The most important thing about this study, however, is the effort made by the authors to minimize the risk that their findings are confounded by bias (Kilkenny et al., 2010; Landis et al., 2012). By randomly allocating animals to the various experimental groups, they ensure that the only systematic differences between the groups were those designed into the experiment. Of course, there will be differences between laboratory animals, but the investigators performed a power calculation to ensure that their experiment was large enough to account for these chance differences and still see any treatment effects of a size considered important. The authors take care to report the number of animals recruited to each experimental cohort, and the number surviving ischaemia surgery and to the time that outcome is measured. This allows the reader to judge whether improved outcome may be because of a healthy survivor effect (O'Collins et al., 2011), and is particularly important where a drug has previously been reported to increase mortality. Finally, by blinding the assessment of outcome the authors give us greater confidence that the behavioural differences they observed are true differences between groups, and not a product of how the animals were handled before the test or of the optimism of the observer.

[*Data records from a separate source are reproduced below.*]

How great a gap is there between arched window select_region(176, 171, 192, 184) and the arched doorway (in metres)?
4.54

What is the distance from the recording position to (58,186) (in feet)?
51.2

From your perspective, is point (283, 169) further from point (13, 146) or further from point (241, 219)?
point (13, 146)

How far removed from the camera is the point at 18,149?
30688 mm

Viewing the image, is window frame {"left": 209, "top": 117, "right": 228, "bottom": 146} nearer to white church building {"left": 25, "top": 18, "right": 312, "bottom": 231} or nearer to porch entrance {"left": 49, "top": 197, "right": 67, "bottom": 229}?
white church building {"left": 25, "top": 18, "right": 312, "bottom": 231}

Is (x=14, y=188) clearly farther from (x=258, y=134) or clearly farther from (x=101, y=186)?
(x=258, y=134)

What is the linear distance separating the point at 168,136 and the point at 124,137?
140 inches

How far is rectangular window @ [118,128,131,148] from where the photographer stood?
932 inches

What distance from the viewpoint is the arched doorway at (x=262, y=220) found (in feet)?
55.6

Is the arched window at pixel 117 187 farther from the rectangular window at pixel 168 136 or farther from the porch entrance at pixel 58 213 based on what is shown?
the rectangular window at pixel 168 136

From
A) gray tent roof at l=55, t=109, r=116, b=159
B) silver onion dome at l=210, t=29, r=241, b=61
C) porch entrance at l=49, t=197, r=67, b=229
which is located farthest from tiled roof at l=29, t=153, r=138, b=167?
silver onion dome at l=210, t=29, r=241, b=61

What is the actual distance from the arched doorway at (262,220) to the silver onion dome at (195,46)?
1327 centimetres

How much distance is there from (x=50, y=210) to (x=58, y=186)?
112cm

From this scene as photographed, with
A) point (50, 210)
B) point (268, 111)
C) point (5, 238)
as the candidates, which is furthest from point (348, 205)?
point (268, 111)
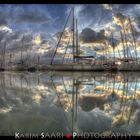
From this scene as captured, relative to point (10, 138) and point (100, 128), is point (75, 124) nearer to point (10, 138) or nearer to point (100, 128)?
point (100, 128)

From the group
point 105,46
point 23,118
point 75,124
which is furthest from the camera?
point 105,46

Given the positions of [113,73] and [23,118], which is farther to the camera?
[113,73]

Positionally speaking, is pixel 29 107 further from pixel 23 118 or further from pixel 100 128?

In terms of scientific rigour and the quality of reporting, this then is an excellent study. There are areas where further improvements could be made. The method of randomization might be described in greater detail for instance; or the reader might be given access to a date-stamped study protocol in which a primary outcome measure had been defined, allowing us to be confident that there was no selective outcome reporting bias (Tsilidis et al., 2013). Nonetheless, this study serves as an example to the field.